Notwithstanding Mr Cerutti’s FT interview, we still do not know when – or to what purpose – restoration was resumed after the National Gallery Leonardo exhibition but, as we have reported, a Christie’s spokeswoman confirmed to the Daily Mail in December 2017 that Dianne Modestini, had worked on the painting “Prior to its presentation for sale at Christie’s”. (See “Auctioneers Christie’s admit Leonardo da Vinci painting which became world’s most expensive artwork when it sold for £340m has been retouched in the last five years”.)

In today’s Guardian (Financial, p. 32, “A switch is flipped and renaissance is suddenly fragile”), Larry Elliot attributes the Salvator Mundi’s gasp-inducing record high price to an “obvious” explanation: “Rock-bottom interest rates and Quantitative Easing have driven up the prices of assets sought by the already well-off.
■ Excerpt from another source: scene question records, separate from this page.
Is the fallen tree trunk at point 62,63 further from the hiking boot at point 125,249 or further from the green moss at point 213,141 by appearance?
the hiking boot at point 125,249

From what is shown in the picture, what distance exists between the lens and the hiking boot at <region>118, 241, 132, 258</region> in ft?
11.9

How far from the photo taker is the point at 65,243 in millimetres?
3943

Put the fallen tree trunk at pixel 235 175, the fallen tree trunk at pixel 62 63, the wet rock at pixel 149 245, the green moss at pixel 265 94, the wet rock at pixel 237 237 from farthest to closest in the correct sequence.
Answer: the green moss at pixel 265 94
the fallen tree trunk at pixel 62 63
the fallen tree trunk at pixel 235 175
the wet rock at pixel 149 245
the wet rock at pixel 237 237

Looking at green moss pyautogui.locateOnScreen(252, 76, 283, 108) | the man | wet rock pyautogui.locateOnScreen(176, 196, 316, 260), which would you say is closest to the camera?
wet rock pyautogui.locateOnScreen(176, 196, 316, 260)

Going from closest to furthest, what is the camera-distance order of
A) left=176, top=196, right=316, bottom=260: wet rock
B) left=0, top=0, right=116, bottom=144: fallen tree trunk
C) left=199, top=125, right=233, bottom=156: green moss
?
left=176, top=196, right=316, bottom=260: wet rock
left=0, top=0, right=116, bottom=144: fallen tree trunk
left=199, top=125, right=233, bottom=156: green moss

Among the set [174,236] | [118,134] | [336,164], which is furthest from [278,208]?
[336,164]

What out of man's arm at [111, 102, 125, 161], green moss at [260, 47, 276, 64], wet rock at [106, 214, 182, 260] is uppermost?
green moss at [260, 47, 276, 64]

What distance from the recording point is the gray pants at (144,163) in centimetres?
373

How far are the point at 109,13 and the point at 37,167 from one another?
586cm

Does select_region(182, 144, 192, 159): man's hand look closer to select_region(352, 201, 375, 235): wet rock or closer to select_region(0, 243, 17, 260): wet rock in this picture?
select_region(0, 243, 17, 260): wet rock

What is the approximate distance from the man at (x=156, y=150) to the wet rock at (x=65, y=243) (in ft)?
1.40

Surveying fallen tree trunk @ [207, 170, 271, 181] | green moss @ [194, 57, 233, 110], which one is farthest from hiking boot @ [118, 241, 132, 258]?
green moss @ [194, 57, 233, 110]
It has been the classic case of too much money chasing too few goods.” Georgina Adam noted that Guillaume Cerutti “quickly points out that in 2017 Christie’s sold seven of the top 10 lots at auction – including the Leonardo”. Cerutti might arguably be seen as one who has fuelled as well as benefitted from the current boom by having shut down Christie’s lower-value operation in South Kensington and cut-back that in Amsterdam so as to direct resources to Asia and Los Angeles.

Above, Figs. 4 and 5: Top, French Prime Minister, Edouard Philippe (right), tours the Louvre Abu Dhabi Museum on February 10, 2018, on Saadiyat island in the Emirati capital, to launch the French-Emirati “Year of Cultural Dialogue”. Above, the French Prime Minister Edouard Philippe (centre) poses with Shiekh Hamed bin Zayed Al Nahyan (right), CEO of Abu Dhabi Investment Authority, during inauguration of BNP paribas Abu Dhabi Global market Branch on February 10, 2018, as photographed by Karim Sahib for AFP and featured in Art Daily’s The Best Photos of the Day on February 11, 2018.